The presence of a magnetic field indicates a rotating iron core – but really? Is it actually a ball of glistening ferrous metal, or is at actually an enormous ball of mackerel pate that has been magnetised by forces unknown.

While questions of this nature were being pondered by the smart people of the world – and the pate theory wasn’t taken seriously by many – or indeed any – recognised scientists.

One day, a very powerful alien spaceship was cruising in the vicinity of the Solar System, when they intercepted a transmission of a highly speculative fictional film the plot of which was centred around the nature of the Earth’s core, and what might have happened if it stopped rotating.

When the aliens had stopped laughing in their extra-terrestrial way, they thought it would be highly helpful for them to demonstrate the actual structure of the inner workings of Earth to its inhabitants, just so they’d know what to do in the event of a real emergency.

So, in their infinitely powerful space time curving megacraft, they turned on their quantum displacement beams – carefully calibrated to operate at a frequency that would cause no damage to all inhabitants of the planet – and watched their handiwork unfold.

Space curved. Space bent. Space turned in on itself and vomited itself back up.

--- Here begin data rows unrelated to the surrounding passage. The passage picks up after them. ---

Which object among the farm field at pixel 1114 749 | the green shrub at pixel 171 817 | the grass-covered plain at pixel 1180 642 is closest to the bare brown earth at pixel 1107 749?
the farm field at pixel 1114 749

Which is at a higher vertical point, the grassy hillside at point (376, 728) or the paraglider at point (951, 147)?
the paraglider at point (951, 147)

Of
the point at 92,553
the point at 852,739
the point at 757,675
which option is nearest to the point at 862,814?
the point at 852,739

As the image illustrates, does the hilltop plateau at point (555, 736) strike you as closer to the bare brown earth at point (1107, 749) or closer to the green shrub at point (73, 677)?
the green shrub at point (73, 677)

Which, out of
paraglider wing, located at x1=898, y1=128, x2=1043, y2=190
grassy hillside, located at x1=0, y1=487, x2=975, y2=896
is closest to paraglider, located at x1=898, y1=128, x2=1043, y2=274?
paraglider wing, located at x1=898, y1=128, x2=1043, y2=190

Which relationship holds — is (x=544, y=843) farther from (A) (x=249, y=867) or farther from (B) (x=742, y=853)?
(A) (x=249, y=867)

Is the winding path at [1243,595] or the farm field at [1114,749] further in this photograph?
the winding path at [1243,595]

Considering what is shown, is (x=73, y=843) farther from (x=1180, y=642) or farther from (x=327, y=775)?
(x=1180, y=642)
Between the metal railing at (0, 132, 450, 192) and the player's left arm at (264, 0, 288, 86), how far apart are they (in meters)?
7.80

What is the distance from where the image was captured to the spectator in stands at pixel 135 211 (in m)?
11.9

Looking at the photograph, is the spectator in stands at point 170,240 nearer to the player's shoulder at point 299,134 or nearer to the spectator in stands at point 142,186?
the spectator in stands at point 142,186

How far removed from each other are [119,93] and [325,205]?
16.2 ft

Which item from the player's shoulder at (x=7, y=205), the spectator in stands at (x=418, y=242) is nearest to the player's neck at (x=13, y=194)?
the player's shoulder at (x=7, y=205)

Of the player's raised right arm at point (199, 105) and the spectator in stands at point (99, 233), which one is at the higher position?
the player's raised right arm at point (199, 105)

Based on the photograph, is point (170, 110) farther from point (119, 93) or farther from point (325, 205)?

One minute the Earth’s surface faced out towards the effectively infinite universe, and all its inhabitants gazed up on blue skies or a velvet black glittered with stars. Now, they were at earth’s centre, facing each other over a tiny area, their cities piled up on one and another, the seas sloshing round like a swirling glass of brandy, their air at such a pressure their eardrums burst and their eyeballs telescoped.

Meanwhile the scorching core of solid iron glowed out across the universe, and the crew of aliens set off home.

“What a great job we did there” they said, slapping each other on their three shoulders.